With ThermoKey, Vertiv can now sell a complete thermal chain from in-rack cold plate or CDU through facility-level pumping infrastructure to outdoor heat rejection — all from a single vendor. That matters to data center operators who prefer integrated single-vendor thermal design accountability over multi-vendor coordination at every interface.

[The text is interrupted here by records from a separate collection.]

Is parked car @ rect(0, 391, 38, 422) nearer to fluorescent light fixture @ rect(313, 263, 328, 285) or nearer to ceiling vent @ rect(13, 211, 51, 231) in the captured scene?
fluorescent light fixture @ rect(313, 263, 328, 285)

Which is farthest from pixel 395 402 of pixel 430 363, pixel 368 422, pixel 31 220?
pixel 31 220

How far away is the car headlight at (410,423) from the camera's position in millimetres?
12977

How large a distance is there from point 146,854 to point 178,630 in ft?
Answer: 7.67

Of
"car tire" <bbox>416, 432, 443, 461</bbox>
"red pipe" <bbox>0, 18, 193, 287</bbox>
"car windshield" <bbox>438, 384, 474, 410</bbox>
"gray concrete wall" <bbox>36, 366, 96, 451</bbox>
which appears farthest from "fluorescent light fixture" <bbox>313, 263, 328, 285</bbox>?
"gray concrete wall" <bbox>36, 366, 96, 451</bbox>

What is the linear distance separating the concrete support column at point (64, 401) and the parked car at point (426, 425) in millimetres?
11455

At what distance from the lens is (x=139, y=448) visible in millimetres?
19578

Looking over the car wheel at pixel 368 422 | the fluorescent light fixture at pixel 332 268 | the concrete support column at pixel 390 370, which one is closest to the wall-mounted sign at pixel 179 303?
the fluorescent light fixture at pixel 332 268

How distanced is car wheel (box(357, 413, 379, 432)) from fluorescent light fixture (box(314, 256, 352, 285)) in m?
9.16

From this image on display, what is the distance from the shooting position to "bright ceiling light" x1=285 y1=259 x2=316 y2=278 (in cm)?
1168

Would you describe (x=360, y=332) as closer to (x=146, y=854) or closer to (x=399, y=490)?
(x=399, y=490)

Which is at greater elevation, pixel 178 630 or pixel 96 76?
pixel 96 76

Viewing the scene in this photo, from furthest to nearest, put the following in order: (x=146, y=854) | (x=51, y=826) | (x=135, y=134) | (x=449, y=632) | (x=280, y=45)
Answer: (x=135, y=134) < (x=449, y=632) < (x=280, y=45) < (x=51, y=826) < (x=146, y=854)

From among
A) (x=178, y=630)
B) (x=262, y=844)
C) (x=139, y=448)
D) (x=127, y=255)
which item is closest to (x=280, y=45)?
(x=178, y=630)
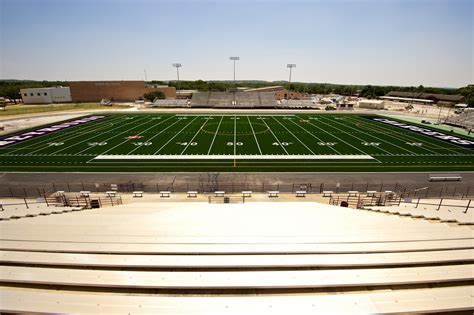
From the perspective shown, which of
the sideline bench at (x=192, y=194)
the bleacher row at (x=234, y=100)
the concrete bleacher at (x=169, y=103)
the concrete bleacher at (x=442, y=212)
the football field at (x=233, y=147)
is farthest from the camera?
the bleacher row at (x=234, y=100)

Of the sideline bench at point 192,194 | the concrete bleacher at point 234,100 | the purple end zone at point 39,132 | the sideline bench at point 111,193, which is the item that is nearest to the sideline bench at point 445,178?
the sideline bench at point 192,194

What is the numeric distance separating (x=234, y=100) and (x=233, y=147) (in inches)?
1947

The EMEA manufacturing dimension is also strategic. ThermoKey’s Remedello facility gives Vertiv EU-based production for a product line that is otherwise costly to ship from its existing US, India, and Asia manufacturing sites. European hyperscaler data center build-out (Microsoft, Google, and AWS are all expanding across Germany, France, the Netherlands, and the Nordics) creates a near-term demand pull for locally manufactured heat rejection equipment.
The AI cooling arms race
The ThermoKey acquisition is one of several thermal-infrastructure M&A moves in 2025–2026:
- Vertiv acquired ThermoKey and has been expanding its CDU portfolio
- Schneider Electric has been expanding its EcoAisle and liquid-cooling lines
- Modine Manufacturing positioned itself early in dry coolers for AI data centers
- Munters is pushing evaporative adiabatic cooling for high-density AI sites
The competitive dynamic is straightforward: AI cluster power density is growing faster than cooling technology roadmaps. Any manufacturer that can deliver proven, scalable heat rejection capacity in a 12–18 month procurement cycle is supply-chain-constrained before it is demand-constrained.
Practitioner note
For data center operators planning AI cluster expansions: the ThermoKey acquisition is a signal that Vertiv is betting the heat-rejection link is the next supply constraint in AI infrastructure buildouts. If you are designing a facility for 100 kW/rack GPU clusters, the lead time on outdoor heat rejection equipment (dry coolers, cooling towers, adiabatic systems) is where your project schedule will slip, not the servers themselves. The procurement window for heat rejection needs to open 18–24 months before rack power-on — which means if you are targeting a 2027 GPU cluster, the heat rejection design should be locked in 2025 (already late) or at latest mid-2026. Vertiv acquiring ThermoKey does not shorten your lead time, but it does mean Vertiv can now quote and deliver the full thermal stack rather than referring you to a third party for the last mile.
Under-considered angle
The regulatory dimension of data center cooling is almost entirely absent from technology coverage. European data centers above 1 MW are subject to the EU Energy Efficiency Directive and increasingly to national water-use regulations that effectively penalize cooling-tower-based designs in water-stressed areas. Dry coolers — ThermoKey’s core product — are the compliant alternative in these jurisdictions, which creates a structural regulatory tailwind in Europe that does not exist in the U.S. to the same degree. Vertiv’s acquisition of a European dry-cooler manufacturer in 2026 may look retrospectively like a well-timed regulatory bet as much as a thermal-technology play.